One Eyed Jacks, on Toulouse Street in the French Quarter, hosts a range of acts and events — from Alabama Shakes and Joan Baez to a weekly Thursday night ’80s dance party and a Wednesday night Vixens & Vinyl burlesque dance party.

“It’s right in the heart of all the chaos that goes on in New Orleans,” Ball said. “It’s kind of dark, too. It’s kind of sexy.”

With a capacity of about 500, the plush club has three bars and is decked out in rich red damask wallpaper and gilt fixtures.

One Eyed Jacks also hosts comedy, circus acrobats, movie screenings and more.

One Eyed Jacks, 615 Toulouse St, New Orleans, LA 70130

Blue Nile

Housed in an 1832 building that was later home to Frenchmen Street’s first music club, the Dream Palace, today’s Blue Nile hosts live music six days a week.

Kermit Ruffins has a regular Friday night gig, and Troy “Trombone Shorty” Andrews and Jon Batiste played here as teenagers. Blue Nile focuses on New Orleans artists playing funk, R&B, upbeat jazz, boogaloo and brass band music. National acts also come through periodically.
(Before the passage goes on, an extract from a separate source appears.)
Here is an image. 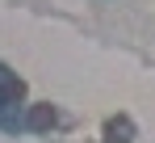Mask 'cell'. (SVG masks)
<instances>
[{"mask_svg":"<svg viewBox=\"0 0 155 143\" xmlns=\"http://www.w3.org/2000/svg\"><path fill=\"white\" fill-rule=\"evenodd\" d=\"M105 143H134V122L130 118H109L105 122Z\"/></svg>","mask_w":155,"mask_h":143,"instance_id":"cell-2","label":"cell"},{"mask_svg":"<svg viewBox=\"0 0 155 143\" xmlns=\"http://www.w3.org/2000/svg\"><path fill=\"white\" fill-rule=\"evenodd\" d=\"M54 122H59L54 105H34V110L25 114V126H29V131H51Z\"/></svg>","mask_w":155,"mask_h":143,"instance_id":"cell-3","label":"cell"},{"mask_svg":"<svg viewBox=\"0 0 155 143\" xmlns=\"http://www.w3.org/2000/svg\"><path fill=\"white\" fill-rule=\"evenodd\" d=\"M25 97V84H21V76L8 68H0V105H17Z\"/></svg>","mask_w":155,"mask_h":143,"instance_id":"cell-1","label":"cell"}]
</instances>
On the weekends the blue-and-gold performance venue downstairs isn’t the only prime spot. The upstairs Balcony Room, a fine perch above Frenchmen Street, also hosts bands and late-night DJs.

“I like downstairs because of the music and upstairs because of the DJ,” Ball said.

She likes to go when DJ Black Pearl is spinning (Fridays and Saturdays starting at 1 a.m.).

“Eventually, you just start dancing with random strangers and you have a good night. New Orleans is that place — it’s that place.”